The First Congregational Church is a spectacular example of Victorian stick architecture. The church is a rectangular asymmetrically massed front gable structure atop a foundation of mine rock with a square tower and belfry in the front. The exterior features dramatic woodwork styling, with fishscale and flat-edged shingles made of pine and separated into sections by stickwork. The gable over the entrance and the tower sides are constructed with diagonal siding; focal points there and on the sides of the church are sided in herringbone and pinwheel shapes, fremed with more stickwork and carved floral rosettes. The church has an open front porch with contrasting turned railings.

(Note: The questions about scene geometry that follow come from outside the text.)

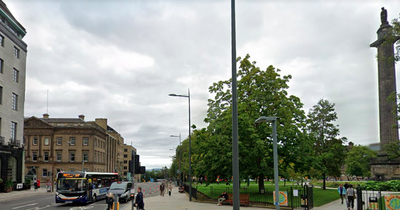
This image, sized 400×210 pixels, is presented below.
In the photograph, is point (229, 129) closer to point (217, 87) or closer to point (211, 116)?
point (211, 116)

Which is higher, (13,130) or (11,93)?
(11,93)

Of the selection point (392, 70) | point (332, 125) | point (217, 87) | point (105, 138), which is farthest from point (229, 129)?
point (105, 138)

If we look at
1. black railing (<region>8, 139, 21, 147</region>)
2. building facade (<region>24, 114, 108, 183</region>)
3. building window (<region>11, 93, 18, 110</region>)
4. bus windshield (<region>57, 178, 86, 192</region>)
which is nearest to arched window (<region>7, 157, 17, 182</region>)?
black railing (<region>8, 139, 21, 147</region>)

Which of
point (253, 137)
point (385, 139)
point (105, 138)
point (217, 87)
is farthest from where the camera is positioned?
point (105, 138)

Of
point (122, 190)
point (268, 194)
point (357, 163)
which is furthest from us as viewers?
point (357, 163)

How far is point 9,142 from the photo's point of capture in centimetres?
4956

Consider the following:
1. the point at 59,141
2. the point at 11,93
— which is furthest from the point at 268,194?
the point at 59,141

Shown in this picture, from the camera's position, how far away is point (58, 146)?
81625mm

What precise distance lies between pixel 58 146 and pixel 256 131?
208 feet

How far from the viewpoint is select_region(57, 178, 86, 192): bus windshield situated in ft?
94.4

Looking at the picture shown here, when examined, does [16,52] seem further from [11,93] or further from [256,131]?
[256,131]

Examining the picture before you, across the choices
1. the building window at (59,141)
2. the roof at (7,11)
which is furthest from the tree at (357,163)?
the roof at (7,11)

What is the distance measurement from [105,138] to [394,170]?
74.7 meters

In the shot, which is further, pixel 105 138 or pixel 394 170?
pixel 105 138
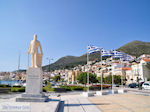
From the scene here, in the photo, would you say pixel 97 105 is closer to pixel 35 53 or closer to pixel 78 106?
pixel 78 106

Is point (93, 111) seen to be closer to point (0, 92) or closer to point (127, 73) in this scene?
point (0, 92)

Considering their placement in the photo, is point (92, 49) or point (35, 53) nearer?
point (35, 53)

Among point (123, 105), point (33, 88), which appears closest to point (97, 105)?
point (123, 105)

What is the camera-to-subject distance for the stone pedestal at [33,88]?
36.4ft

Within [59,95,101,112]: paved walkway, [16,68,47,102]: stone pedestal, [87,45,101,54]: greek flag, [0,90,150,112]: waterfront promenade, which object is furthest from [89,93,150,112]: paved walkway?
[87,45,101,54]: greek flag

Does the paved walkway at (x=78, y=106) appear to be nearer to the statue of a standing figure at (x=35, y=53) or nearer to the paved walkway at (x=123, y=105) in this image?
the paved walkway at (x=123, y=105)

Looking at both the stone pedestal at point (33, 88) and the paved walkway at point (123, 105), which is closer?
the paved walkway at point (123, 105)

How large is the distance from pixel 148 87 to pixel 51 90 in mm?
25068

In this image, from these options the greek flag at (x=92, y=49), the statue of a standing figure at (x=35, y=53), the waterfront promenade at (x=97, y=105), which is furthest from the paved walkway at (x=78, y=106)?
the greek flag at (x=92, y=49)

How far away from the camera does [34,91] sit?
11.6 meters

The interior includes the pastor's office, kitchen, and meetinghall. The meetinghall has wainscoted walls, a hardwood ceiling, and more intricate stickwork; there are only minor alterations from the original construction. A Garret House Pipe Organ, built in 1874 for the First Congregational Church of Calumet, is also installed. The organ was believed to be the oldest tracker-style pipe organ in Michigan, however a search of the Organ Historical Society database reveals several original and relocated tracker-action pipe organs pre-dating the Garret House.

== History ==
The First Congregational Church founded in 1882 by a small group of Scottish residents, headed by Allen McIntyre, which included a number of prominent businessmen and employees of the local Calumet and Hecla Mining Company. It soon became apparent that the congregation would need its own church, and a building committee was formed in 1886. The Calumet and Hecla Mining Company donated land, and the committee procured architectural drawings from Holabird and Roche, using them to build the church for an original cost of $8325. The building was dedicated in February 1887, three months before a devastating fire swept through Lake Linden; the church was one of the few frame buildings in the area to escape damage.

The church continued to be in use until the 1980s, when the congregation dwindled to the point where they were not large enough to maintain the building. The church was deeded to the Houghton County Historical Society, which has continued to use and maintain it as the Houghton County Heritage Center. Limited restoration has been ongoing since 1993; the restoration included repainting the church in the original colors.